E agora auto-organizemo-nos pela campanha da Plaforma Transgénicos Fora contra o arroz transgénico.

O site da Plataforma está completíssimo para quem se queira informar sobre o tema, pelo que seria supérfluo eu estar aqui a escrever mais sobre o assunto.

 

Auto organizadinhos

Especula-se sobre quão desejável seria se a humanidade vivesse de forma auto-organizada, sem imposições externas, ditaduras, classes, polícias, finanças, estados, em suma, os mecanismos sociais artificiais que tolhem a nossa liberdade, nos impedem de ser "nós próprios"... sem constrangimentos que não os impostos pela natureza manifestando-se na genética, no clima, nos condicionalismos geográficos e naturais, dos rios, planícies e montanhas, florestas e desertos, aos vulcões, aos tremores de terra e aos maremotos, a quais a humanidade reagiria "automaticamente" em comunhão e harmonia com a natureza.
Infelizmente esta expectativa baseia-se parcialmente em pressupostos de ordem religiosa.
Os condicionalismos naturais mantém-se, apesar da transformação que a espécie humana opera sobre eles consciente e inconscientemente, mas, não existindo Deus, nem outros entes exteriores que nos determinem, a forma como vivemos corresponde à auto-organização da espécie humana na sua adaptação ao meio envolvente. Essa auto-organização inclui a religião, a crença (inútil) na nossa origem extraterrestre, o estado, as ditaduras, os condicionalismos sociais "artificiais" e muitos outros aspectos, uns conscientes, a  maioria, inconscientes.
A anarquia é, infelizmente, "anti natural".

terça-feira, abril 27, 2010 

Força neles

Nos Estados Unidos, um sinal de que se começa a perceber que a passividade não é a melhor forma de lidar com os líderes do ultra reaccionário "movimento de base" "Tea Party".
Dylan Ratigan, apresentador de um programa de televisão da MSNBC, tirou do ar Mark Williams, um dos lideres do movimento por tentar chutar para canto quando confrontado com a acusação de não se demarcar de nazis e anti semitas.
Convém ter em mente que o "tea" é na realidade uma mixórdia onde pulula tudo o que é racista, fascista, fanático religioso e inevitavelmente ultra-liberal  que existe na sociedade americana.
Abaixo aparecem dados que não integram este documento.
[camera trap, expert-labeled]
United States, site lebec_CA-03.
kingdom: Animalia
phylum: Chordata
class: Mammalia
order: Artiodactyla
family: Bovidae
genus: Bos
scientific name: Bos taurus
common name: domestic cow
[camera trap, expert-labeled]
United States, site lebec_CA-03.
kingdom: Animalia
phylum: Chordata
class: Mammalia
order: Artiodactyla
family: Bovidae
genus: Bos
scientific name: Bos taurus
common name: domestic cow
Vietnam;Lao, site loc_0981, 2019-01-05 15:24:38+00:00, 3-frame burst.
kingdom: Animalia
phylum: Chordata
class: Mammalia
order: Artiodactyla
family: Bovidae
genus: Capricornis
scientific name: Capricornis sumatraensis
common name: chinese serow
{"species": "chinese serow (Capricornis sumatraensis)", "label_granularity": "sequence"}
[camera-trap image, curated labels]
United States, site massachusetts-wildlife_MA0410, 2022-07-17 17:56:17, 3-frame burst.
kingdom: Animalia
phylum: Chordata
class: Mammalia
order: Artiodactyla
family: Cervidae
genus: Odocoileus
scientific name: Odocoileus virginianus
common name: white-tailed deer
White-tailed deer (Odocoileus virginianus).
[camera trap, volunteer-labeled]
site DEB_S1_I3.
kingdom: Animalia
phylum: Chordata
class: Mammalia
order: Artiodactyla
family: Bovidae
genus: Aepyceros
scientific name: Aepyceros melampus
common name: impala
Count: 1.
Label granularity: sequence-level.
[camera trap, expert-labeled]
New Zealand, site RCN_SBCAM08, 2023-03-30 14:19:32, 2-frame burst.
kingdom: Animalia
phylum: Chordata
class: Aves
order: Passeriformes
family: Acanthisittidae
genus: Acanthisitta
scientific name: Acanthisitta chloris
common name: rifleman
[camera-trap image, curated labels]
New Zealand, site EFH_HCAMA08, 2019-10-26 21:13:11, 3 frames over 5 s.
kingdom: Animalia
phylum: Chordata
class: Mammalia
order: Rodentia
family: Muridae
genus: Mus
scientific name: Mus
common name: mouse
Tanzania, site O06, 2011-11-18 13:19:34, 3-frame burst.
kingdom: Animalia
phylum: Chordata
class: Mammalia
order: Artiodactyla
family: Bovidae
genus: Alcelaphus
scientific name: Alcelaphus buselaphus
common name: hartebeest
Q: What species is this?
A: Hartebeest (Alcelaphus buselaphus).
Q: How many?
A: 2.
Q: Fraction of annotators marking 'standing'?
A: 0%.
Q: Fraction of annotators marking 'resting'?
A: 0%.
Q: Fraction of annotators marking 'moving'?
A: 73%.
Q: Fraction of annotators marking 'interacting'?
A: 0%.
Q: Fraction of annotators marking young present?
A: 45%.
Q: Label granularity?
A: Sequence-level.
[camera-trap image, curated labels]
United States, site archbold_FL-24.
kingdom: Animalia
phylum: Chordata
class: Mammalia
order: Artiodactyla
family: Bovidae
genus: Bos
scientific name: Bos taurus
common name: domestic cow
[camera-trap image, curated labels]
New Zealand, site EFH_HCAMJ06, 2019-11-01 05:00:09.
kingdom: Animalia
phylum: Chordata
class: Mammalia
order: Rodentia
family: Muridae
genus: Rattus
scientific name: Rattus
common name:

Como o chapéu de tudo isto é a luta contra o "big Government", não admira que os hipócritas da Economist digam que America's most vibrant political force at the moment is the anti-tax tea-party movement.

 

Endurance

" O custo de vida aumenta
O povo não aguenta "
É uma palavra de ordem repetida em tom lancinante, anualmente, desde há décadas, na manifestação do 25 de Abril.

sábado, abril 24, 2010 

Os ricos que paguem a crise

Não há dúvida que o "rigor" de contas é muito importante para a "iniciativa privada".
A notícia do dia, que se me deculpe o populismo (barato, como soe dizer-se...) é o caso do fantástico empresário de sucesso João Rendeiro que ganhou cerca de 3 milhões de euros no ano em que o seu banco estoirou. E já relevo as histórias de fugas ao Fisco (realmente, também quererem roubar uns milhões ao senhor, fruto do seu "trabalho", não lembra a um careca, há aí tanto reformado com IRS atrasado para chatear..., tanto desempregado para repartir os "sacrifícios" que "todos" temos de fazer...).
Tudo isto num clima em que surgem novas notícias de vigarices envolvendo um dos mais prestigiados casos de sucesso da banca de investimento, o Goldman Sachs...

 

Iliteracia tituleira?

Cada vez mais tem de haver um cuidado enorme na forma como se recebe o que é publicado na imprensa. Recentemente saiu na secção de Economia do Público, um artigo cujo título sugeria que Joseph Stiglitz, Prémio Nobel da Economia engrossou o número dos economistas que "prevêem" a falência de Portugal.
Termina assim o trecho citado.